Groups uniting to aid Odessa aquifer
Reclamation hosts info meeting Wednesday evening
COLUMBIA BASIN — Aquifer-minded organizations are coming together to coordinate efforts to preserve the Odessa Sub-Area Aquifer.
Such groups as the Columbia Basin Development League, Odessa Aquifer Replenishment Coalition, Washington State Potato Commission and Northwest Food Processors Association are part of the Odessa Aquifer Coordination Team, or OACT.
The team is a group working on projects to maintain irrigated agriculture in the Odessa Ground Water Management Sub-Area of Central Washington, including those replacing ground water with surface water and those reducing water withdrawals from the aquifer.
Dennis Conley, facilitator between the groups, declined to comment.
"I think really the potato industry has the most to lose," said the commission's executive director, Chris Voigt. "If the aquifer were to ever go dry, it would mean we would lose processors, which means we would lose acreage, which means we would lose growers."
Pat Boss, consultant for the replenishment coalition, said the goal at a pending meeting is to finalize some of the items under discussion in the past few months, and ensure it's "harmonized" with the latest draft of the U.S. Bureau of Reclamation's latest draft study, which discusses four water distribution alternatives to the Odessa area.
"I think we're going to try to look at those four alternatives and sort of harmonize those into the coordination team's plan," Boss said.
Roger Thieme, chair of the development league, said the group came together to make certain different activities that solve the aquifer can be separated, and make certain the community at large understand there is no disagreement with all the interested parties. The team makes certain those groups get together, perhaps on a quarterly basis, and their efforts are coordinated in an open forum for discussion, he continued.
Creation of the team follows comments made by state Department of Ecology Director Jay Manning, who spoke before the League last year at their annual conference in November. At the time, Manning advised that one voice be presented to the department in their efforts.
Voigt said the commission got involved because there was not much unity in December about the fix to the aquifer's declining levels. The commission stepped in as an objective third party of sorts, he noted, to facilitate bringing people together and to develop a plan.
"It's not that everybody was that far away from each other," he said. "Actually, we had so much in common, it was just a matter of getting into a room together, everybody there, all these interested parties, and figuring out what's going to be best for the aquifer and how we're going to help the situation."

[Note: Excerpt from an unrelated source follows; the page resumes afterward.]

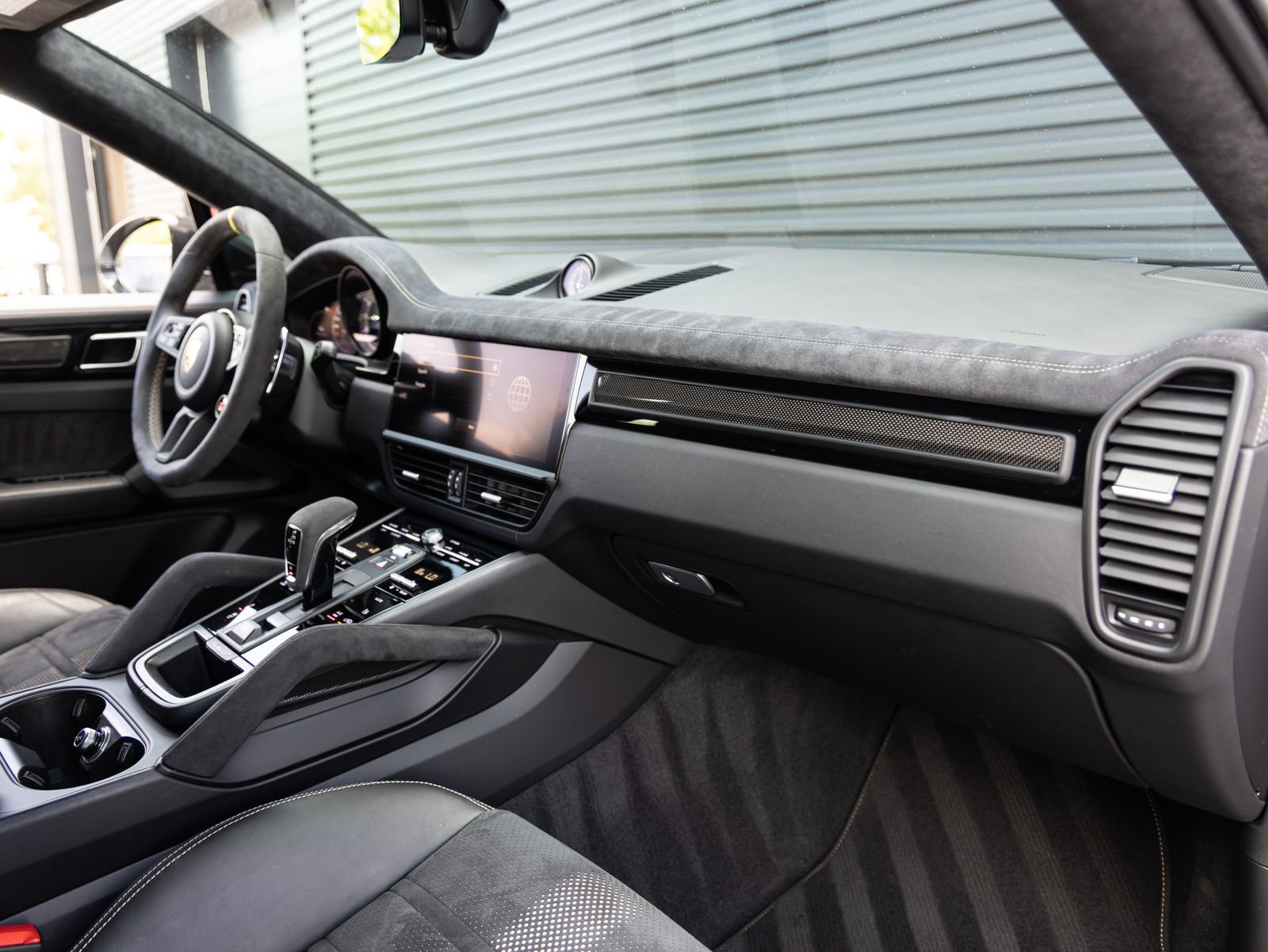 Certified 2022 Porsche Cayenne Turbo GT AWD/4WD image 35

"Early on, there were a lot of ideas, and many of them were very, very good; some of them maybe weren't quite so good and others fell in between," Thieme said.
Thieme said the next step is for a more comprehensive report from the U.S. Bureau of Reclamation, which released its study results last week identifying options for replacing groundwater use within the Odessa Ground Water Management Subarea with surface water from the Columbia Basin Project.
The options include proposals to construct variations of an East-High Canal system that Reclamation previously examined in the late 1980s. Other proposals include relying on the existing East Low Canal by expanding the canal capacity and constructing an extension to the canal or revising Project operations to obtain additional capacity so that existing East-Low Canal infrastructure could be used.
The study ends in 2010, Thieme said, at which point the bureau knows the most practical distribution system, taking into account river withdrawals and cost to growers and landowners. Efforts to start delivering the water follow a decision on how to do it.
The bureau hosts an information meeting Wednesday at 7 p.m. at Big Bend Community College's ATEC Building. Reclamation staff and partners are making formal presentations, answering questions, and explaining the next phase of the study.